Given records »
--- Start ---

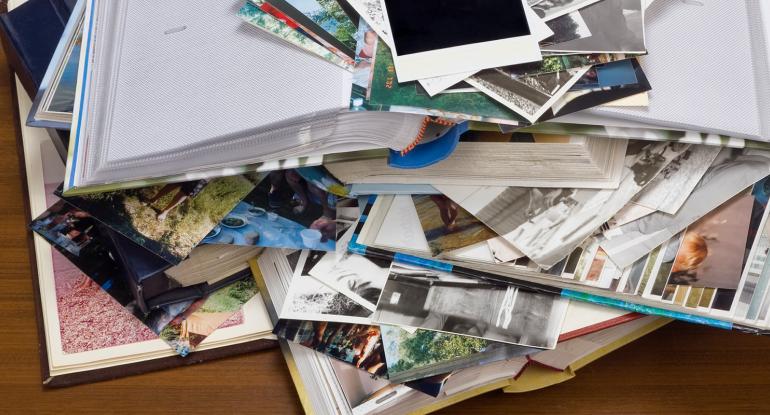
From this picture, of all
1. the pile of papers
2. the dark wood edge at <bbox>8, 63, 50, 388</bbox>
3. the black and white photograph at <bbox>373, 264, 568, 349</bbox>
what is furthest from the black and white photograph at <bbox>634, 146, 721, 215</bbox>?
the dark wood edge at <bbox>8, 63, 50, 388</bbox>

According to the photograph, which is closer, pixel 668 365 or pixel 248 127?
pixel 248 127

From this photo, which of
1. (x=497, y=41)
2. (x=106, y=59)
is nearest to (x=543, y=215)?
(x=497, y=41)

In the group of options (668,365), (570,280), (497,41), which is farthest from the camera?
(668,365)

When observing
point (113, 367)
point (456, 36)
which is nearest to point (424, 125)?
point (456, 36)

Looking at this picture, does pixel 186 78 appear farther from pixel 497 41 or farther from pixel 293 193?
pixel 497 41

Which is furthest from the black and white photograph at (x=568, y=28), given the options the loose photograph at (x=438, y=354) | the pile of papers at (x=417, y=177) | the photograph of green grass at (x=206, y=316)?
the photograph of green grass at (x=206, y=316)

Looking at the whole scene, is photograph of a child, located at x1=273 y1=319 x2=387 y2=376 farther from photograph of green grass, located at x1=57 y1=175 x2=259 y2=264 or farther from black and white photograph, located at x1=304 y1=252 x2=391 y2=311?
photograph of green grass, located at x1=57 y1=175 x2=259 y2=264

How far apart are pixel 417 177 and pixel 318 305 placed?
18cm

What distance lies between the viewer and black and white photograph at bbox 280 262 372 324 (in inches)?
32.9

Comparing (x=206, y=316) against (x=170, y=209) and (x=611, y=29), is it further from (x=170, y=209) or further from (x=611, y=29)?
(x=611, y=29)

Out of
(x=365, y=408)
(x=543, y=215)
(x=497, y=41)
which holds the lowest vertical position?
(x=365, y=408)

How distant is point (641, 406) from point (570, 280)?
0.20m

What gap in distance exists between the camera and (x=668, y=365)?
0.90 meters

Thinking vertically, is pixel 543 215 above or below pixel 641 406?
above
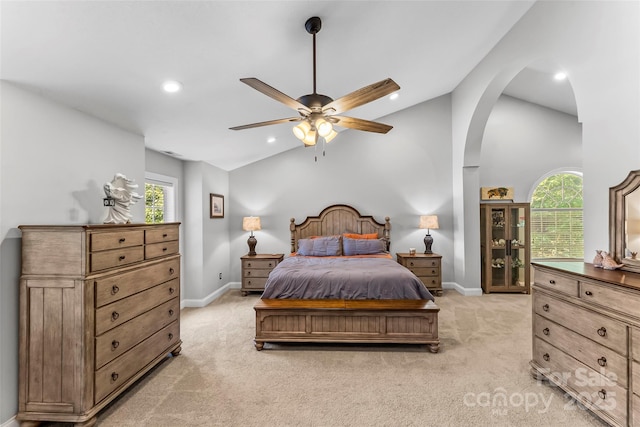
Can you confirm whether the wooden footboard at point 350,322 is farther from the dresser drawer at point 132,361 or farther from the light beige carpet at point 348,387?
the dresser drawer at point 132,361

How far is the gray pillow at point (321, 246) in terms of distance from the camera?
4980 millimetres

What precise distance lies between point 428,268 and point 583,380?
3106mm

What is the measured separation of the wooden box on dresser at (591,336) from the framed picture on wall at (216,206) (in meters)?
4.56

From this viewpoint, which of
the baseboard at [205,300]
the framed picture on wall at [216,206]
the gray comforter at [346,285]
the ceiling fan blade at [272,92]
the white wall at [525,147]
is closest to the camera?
the ceiling fan blade at [272,92]

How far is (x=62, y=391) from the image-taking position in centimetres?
192

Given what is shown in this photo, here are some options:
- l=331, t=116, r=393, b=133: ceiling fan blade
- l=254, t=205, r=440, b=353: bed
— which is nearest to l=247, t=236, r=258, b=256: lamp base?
l=254, t=205, r=440, b=353: bed

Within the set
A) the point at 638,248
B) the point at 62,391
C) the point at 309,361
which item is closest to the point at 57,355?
the point at 62,391

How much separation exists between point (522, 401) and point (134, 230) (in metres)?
3.42

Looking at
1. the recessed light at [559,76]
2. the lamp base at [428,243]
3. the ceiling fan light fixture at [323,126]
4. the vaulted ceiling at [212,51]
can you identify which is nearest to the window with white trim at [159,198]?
the vaulted ceiling at [212,51]

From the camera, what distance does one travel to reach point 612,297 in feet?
5.93

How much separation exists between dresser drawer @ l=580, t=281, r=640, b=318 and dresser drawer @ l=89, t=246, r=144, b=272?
11.3 ft

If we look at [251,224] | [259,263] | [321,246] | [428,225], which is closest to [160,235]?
[259,263]

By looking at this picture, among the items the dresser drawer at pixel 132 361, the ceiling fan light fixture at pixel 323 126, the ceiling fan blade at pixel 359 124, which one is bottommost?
the dresser drawer at pixel 132 361

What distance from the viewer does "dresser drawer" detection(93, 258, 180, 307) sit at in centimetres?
204
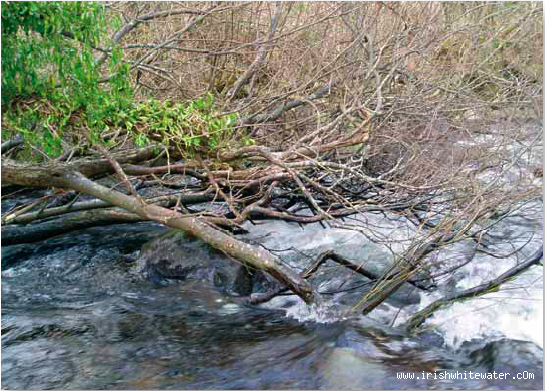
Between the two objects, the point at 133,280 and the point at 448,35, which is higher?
the point at 448,35

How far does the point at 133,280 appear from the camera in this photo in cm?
703

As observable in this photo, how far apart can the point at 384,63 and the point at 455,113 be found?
1279mm

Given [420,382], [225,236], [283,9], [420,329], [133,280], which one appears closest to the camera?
[420,382]

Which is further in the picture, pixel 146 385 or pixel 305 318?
→ pixel 305 318

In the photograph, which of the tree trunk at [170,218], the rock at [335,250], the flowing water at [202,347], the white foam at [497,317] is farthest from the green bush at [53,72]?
the white foam at [497,317]

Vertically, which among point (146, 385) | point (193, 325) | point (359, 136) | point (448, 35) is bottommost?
point (146, 385)

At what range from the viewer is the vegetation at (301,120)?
544 centimetres

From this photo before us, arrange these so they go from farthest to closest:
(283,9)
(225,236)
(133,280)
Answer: (283,9) → (133,280) → (225,236)

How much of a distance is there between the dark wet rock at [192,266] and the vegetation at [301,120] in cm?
50

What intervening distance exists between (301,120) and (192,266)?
7.71 feet

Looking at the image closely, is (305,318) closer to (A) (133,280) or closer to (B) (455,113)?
(A) (133,280)

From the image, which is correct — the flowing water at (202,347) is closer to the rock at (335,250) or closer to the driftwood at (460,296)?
the driftwood at (460,296)

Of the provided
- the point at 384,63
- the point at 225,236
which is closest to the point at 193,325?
the point at 225,236

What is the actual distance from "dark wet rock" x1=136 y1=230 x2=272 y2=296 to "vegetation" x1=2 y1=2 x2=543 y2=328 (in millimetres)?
502
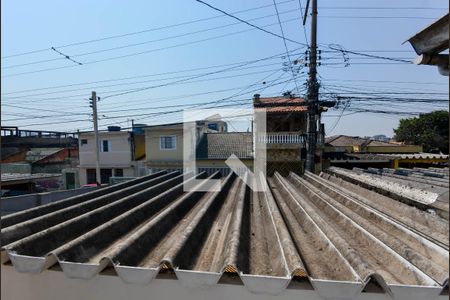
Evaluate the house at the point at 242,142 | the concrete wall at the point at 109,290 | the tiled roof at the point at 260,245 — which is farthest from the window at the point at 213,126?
the concrete wall at the point at 109,290

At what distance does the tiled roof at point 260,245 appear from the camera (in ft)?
5.27

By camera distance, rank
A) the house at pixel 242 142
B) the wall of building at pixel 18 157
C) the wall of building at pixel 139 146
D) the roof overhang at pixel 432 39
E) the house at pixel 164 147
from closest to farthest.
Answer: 1. the roof overhang at pixel 432 39
2. the house at pixel 242 142
3. the house at pixel 164 147
4. the wall of building at pixel 139 146
5. the wall of building at pixel 18 157

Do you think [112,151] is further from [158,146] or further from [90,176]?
[158,146]

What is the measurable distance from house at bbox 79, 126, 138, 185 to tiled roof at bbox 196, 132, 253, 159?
6.40 meters

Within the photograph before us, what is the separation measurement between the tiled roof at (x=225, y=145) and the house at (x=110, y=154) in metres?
6.40

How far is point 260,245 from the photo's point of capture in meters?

--- End ---

Given instruction » Write out each entry exactly as given, but skip the pictures.

Response to the task »
From this picture, of all
1. the pile of papers
2. the dark wood edge at <bbox>8, 63, 50, 388</bbox>
3. the black and white photograph at <bbox>373, 264, 568, 349</bbox>
what is furthest from the black and white photograph at <bbox>634, 146, 721, 215</bbox>?
the dark wood edge at <bbox>8, 63, 50, 388</bbox>

According to the photograph, which is closer, pixel 668 365 or pixel 248 127?
pixel 248 127

From this photo, which of
1. (x=497, y=41)
2. (x=106, y=59)
is nearest to (x=543, y=215)?
(x=497, y=41)

In the group of options (668,365), (570,280), (497,41), which is farthest from the camera?
(668,365)

When observing
point (113, 367)
point (456, 36)
which is nearest to point (424, 125)?
point (456, 36)

Looking at this picture, does pixel 186 78 appear farther from pixel 497 41 or farther from pixel 293 193?
pixel 497 41

Which is furthest from the black and white photograph at (x=568, y=28), given the options the loose photograph at (x=438, y=354) | the pile of papers at (x=417, y=177) | the photograph of green grass at (x=206, y=316)?
the photograph of green grass at (x=206, y=316)

Looking at the whole scene, is photograph of a child, located at x1=273 y1=319 x2=387 y2=376 farther from photograph of green grass, located at x1=57 y1=175 x2=259 y2=264 or farther from black and white photograph, located at x1=304 y1=252 x2=391 y2=311?
photograph of green grass, located at x1=57 y1=175 x2=259 y2=264

How far apart are pixel 417 177 and pixel 318 305 placed?
18cm

What distance lies between the viewer and black and white photograph at bbox 280 262 372 324 (in inches)?
32.9

Comparing (x=206, y=316) against (x=170, y=209) and (x=611, y=29), is it further from (x=170, y=209) or further from (x=611, y=29)?
(x=611, y=29)

Out of
(x=365, y=408)
(x=543, y=215)
(x=497, y=41)
which holds the lowest vertical position?
(x=365, y=408)

How distant is point (641, 406) from point (570, 280)?
0.20m

What gap in distance exists between the camera and (x=668, y=365)?
0.90 meters

Thinking vertically, is pixel 543 215 above or below pixel 641 406?
above
Can you confirm whether the wooden footboard at point 350,322 is farther from the dresser drawer at point 132,361 or farther from the light beige carpet at point 348,387?
the dresser drawer at point 132,361

How far is the gray pillow at point (321, 246) in terms of distance from the camera?
4980 millimetres

What precise distance lies between point 428,268 and point 583,380?
3106mm

What is the measured separation of the wooden box on dresser at (591,336) from the framed picture on wall at (216,206) (in meters)?
4.56

From this viewpoint, which of
the baseboard at [205,300]
the framed picture on wall at [216,206]
the gray comforter at [346,285]
the ceiling fan blade at [272,92]
the white wall at [525,147]
is closest to the camera?
the ceiling fan blade at [272,92]

How far is (x=62, y=391) from the image-taking position in centimetres?
192

Given what is shown in this photo, here are some options:
- l=331, t=116, r=393, b=133: ceiling fan blade
- l=254, t=205, r=440, b=353: bed
— which is nearest to l=247, t=236, r=258, b=256: lamp base?
l=254, t=205, r=440, b=353: bed

Within the set
A) the point at 638,248
B) the point at 62,391
C) the point at 309,361
which item is closest to the point at 57,355?
the point at 62,391

How much separation exists between point (522, 401) and point (134, 230) (in metres)?
3.42

Looking at
1. the recessed light at [559,76]
2. the lamp base at [428,243]
3. the ceiling fan light fixture at [323,126]
4. the vaulted ceiling at [212,51]
can you identify which is nearest to the window with white trim at [159,198]?
the vaulted ceiling at [212,51]

From the camera, what distance does one travel to reach point 612,297 in feet?
5.93

How much separation exists between dresser drawer @ l=580, t=281, r=640, b=318 and dresser drawer @ l=89, t=246, r=144, b=272?
11.3 ft

If we look at [251,224] | [259,263] | [321,246] | [428,225], which is closest to [160,235]?
[259,263]

By looking at this picture, among the items the dresser drawer at pixel 132 361, the ceiling fan light fixture at pixel 323 126, the ceiling fan blade at pixel 359 124, which one is bottommost?
the dresser drawer at pixel 132 361

What distance from the viewer does "dresser drawer" detection(93, 258, 180, 307) sit at in centimetres?
204
Between the two objects, the point at 133,280 and the point at 448,35, which is higher?
the point at 448,35

How far does the point at 133,280 appear from the camera in this photo in cm?
703

As observable in this photo, how far apart can the point at 384,63 and the point at 455,113 be found?
1279mm

Given [420,382], [225,236], [283,9], [420,329], [133,280], which one appears closest to the camera?
[420,382]

Which is further in the picture, pixel 146 385 or pixel 305 318?
→ pixel 305 318

In the photograph, which of the tree trunk at [170,218], the rock at [335,250], the flowing water at [202,347], the white foam at [497,317] is farthest from the green bush at [53,72]?
the white foam at [497,317]

Vertically, which among point (146, 385) | point (193, 325) | point (359, 136) | point (448, 35) is bottommost?
point (146, 385)

At what range from the viewer is the vegetation at (301,120)?
544 centimetres

From this photo before us, arrange these so they go from farthest to closest:
(283,9)
(225,236)
(133,280)
Answer: (283,9) → (133,280) → (225,236)

How much of a distance is there between the dark wet rock at [192,266] and the vegetation at [301,120] in cm?
50

What intervening distance exists between (301,120) and (192,266)?
7.71 feet

Looking at the image closely, is (305,318) closer to (A) (133,280) or closer to (B) (455,113)?
(A) (133,280)

From the image, which is correct — the flowing water at (202,347) is closer to the rock at (335,250) or closer to the driftwood at (460,296)?
the driftwood at (460,296)

Of the provided
- the point at 384,63
- the point at 225,236
which is closest to the point at 193,325?
the point at 225,236

What is the actual distance from "dark wet rock" x1=136 y1=230 x2=272 y2=296 to "vegetation" x1=2 y1=2 x2=543 y2=328 (in millimetres)?
502
Evaluate the house at the point at 242,142 | the concrete wall at the point at 109,290 | the tiled roof at the point at 260,245 — which is farthest from the window at the point at 213,126?
the concrete wall at the point at 109,290

At what distance does the tiled roof at point 260,245 appear from the camera (in ft)?
5.27

By camera distance, rank
A) the house at pixel 242 142
B) the wall of building at pixel 18 157
C) the wall of building at pixel 139 146
D) the roof overhang at pixel 432 39
E) the house at pixel 164 147
from closest to farthest.
Answer: 1. the roof overhang at pixel 432 39
2. the house at pixel 242 142
3. the house at pixel 164 147
4. the wall of building at pixel 139 146
5. the wall of building at pixel 18 157

Do you think [112,151] is further from [158,146] or further from [90,176]?
[158,146]

What is the measurable distance from house at bbox 79, 126, 138, 185 to tiled roof at bbox 196, 132, 253, 159?
6.40 meters

Within the photograph before us, what is the separation measurement between the tiled roof at (x=225, y=145) and the house at (x=110, y=154) in metres?
6.40

How far is point 260,245 from the photo's point of capture in meters?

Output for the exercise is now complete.